> _Brano proposto_:
Se di golpe si trattasse, lo starebbero facendo i sempre bistrattati impiegati statali. Nel governo Draghi ci sono otto cosiddetti tecnici, sette ministri più il presidente del Consiglio. Uno solo di loro, Vittorio Colao, viene da quella che Silvio Berlusconi definì amabilmente “la trincea del lavoro”: ha sempre fatto il manager. Draghi, tra la direzione generale del Tesoro e la nomina alla Banca d’Italia, ha avuto solo una rapida parentesi alla banca Goldman Sachs. Il ministro della Transizione ecologica Roberto Cingolani è da un anno e mezzo manager in Leonardo–Finmeccanica dopo una vita da professore universitario.

Tutti gli altri sono dei brillantissimi funzionari pubblici che mai si sono misurati, come piace ai cantori dei poteri forti, con il mercato. Il ministro dell’Interno Luciana Lamorgese è dipendente del Viminale dal 1979. Il ministro della Giustizia Marta Cartabia insegna all’università dal 1993. Il ministro dell’Economia Daniele Franco è stato  assunto dalla Banca d’Italia nel 1979. Enrico Giovannini, ministro delle Infrastrutture e della mobilità sostenibili, è stato assunto dall’Istat nel 1982 e poi si è spostato all’Ocse e all’università. Anche Patrizio Bianchi (Istruzione) e Maria Cristina Messa (Università) sono professori, quindi funzionari statali, da decenni.

> _Dati di lavoro_:
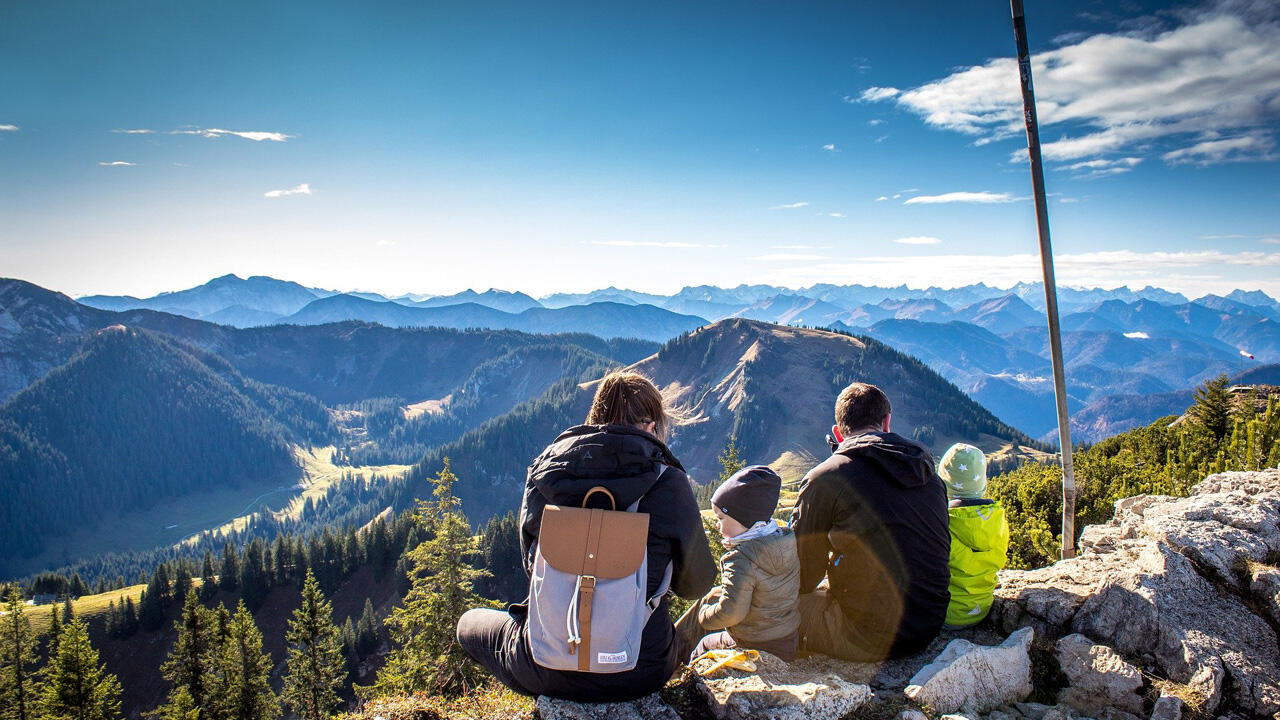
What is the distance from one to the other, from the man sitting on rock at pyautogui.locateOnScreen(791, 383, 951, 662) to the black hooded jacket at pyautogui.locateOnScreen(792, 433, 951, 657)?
0.04 ft

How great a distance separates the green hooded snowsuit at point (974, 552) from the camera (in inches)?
309

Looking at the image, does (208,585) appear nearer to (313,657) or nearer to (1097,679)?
(313,657)

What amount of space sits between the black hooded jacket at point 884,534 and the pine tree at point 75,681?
47.1m

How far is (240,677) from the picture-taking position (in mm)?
38594

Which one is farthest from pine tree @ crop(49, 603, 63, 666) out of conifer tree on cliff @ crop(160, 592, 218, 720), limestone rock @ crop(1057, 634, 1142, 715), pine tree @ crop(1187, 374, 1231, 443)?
pine tree @ crop(1187, 374, 1231, 443)

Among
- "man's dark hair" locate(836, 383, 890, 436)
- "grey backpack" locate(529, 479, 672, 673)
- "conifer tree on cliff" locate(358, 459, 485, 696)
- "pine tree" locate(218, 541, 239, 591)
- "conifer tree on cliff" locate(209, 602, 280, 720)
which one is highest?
"man's dark hair" locate(836, 383, 890, 436)

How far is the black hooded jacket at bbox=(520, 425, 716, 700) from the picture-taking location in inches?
223

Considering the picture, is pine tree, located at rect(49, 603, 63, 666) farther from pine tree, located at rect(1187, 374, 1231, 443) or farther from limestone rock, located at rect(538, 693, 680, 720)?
pine tree, located at rect(1187, 374, 1231, 443)

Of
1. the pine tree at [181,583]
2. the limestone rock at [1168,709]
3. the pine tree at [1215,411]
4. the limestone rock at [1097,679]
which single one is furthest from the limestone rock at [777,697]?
the pine tree at [181,583]

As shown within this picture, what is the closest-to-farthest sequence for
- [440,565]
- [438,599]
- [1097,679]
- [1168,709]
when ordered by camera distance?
1. [1168,709]
2. [1097,679]
3. [438,599]
4. [440,565]

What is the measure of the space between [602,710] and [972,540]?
5.35 metres

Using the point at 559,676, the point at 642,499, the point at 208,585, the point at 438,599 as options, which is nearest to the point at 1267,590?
the point at 642,499

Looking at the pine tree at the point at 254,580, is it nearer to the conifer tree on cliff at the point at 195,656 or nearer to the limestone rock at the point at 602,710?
the conifer tree on cliff at the point at 195,656

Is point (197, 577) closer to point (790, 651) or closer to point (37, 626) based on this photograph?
point (37, 626)
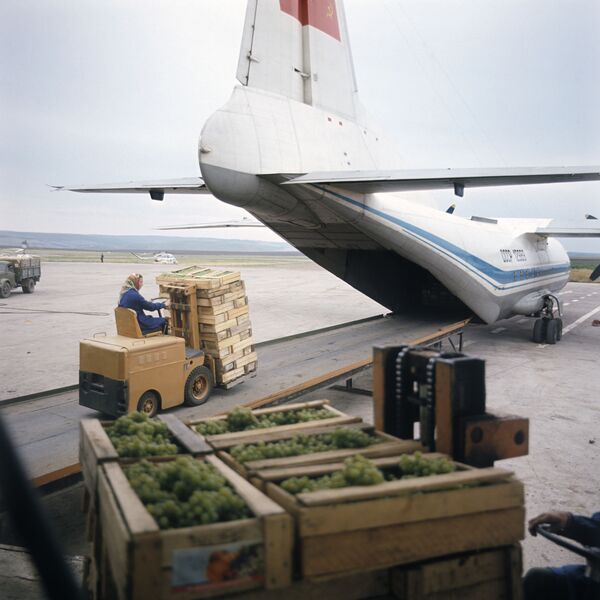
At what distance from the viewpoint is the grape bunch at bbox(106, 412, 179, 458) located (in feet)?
11.2

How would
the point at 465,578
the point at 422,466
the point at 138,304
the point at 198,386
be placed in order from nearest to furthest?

> _Quesito breve A_: Secondo il brano proposto, per quale motivo Vittorio Colao è l'unico dei tecnici del governo Draghi a provenire dalla "trincea del lavoro"?
> _Quesito breve B_: Disponi come elenco numerato le righe della lista che vanno dalla riga con "Is point (197, 577)" fino all'ultima riga della lista, entrambe incluse, tralasciando le righe vuote. Non riportare le immagini nella risposta.

> _Risposta al compito A_: Perché, a differenza degli altri, ha sempre fatto il manager.

> _Risposta al compito B_:
1. Is point (197, 577) closer to point (790, 651) or closer to point (37, 626) based on this photograph?
2. point (37, 626)
3. At what distance from the viewpoint is the grape bunch at bbox(106, 412, 179, 458) located (in feet)?
4. 11.2
5. How would
6. the point at 465,578
7. the point at 422,466
8. the point at 138,304
9. the point at 198,386
10. be placed in order from nearest to furthest?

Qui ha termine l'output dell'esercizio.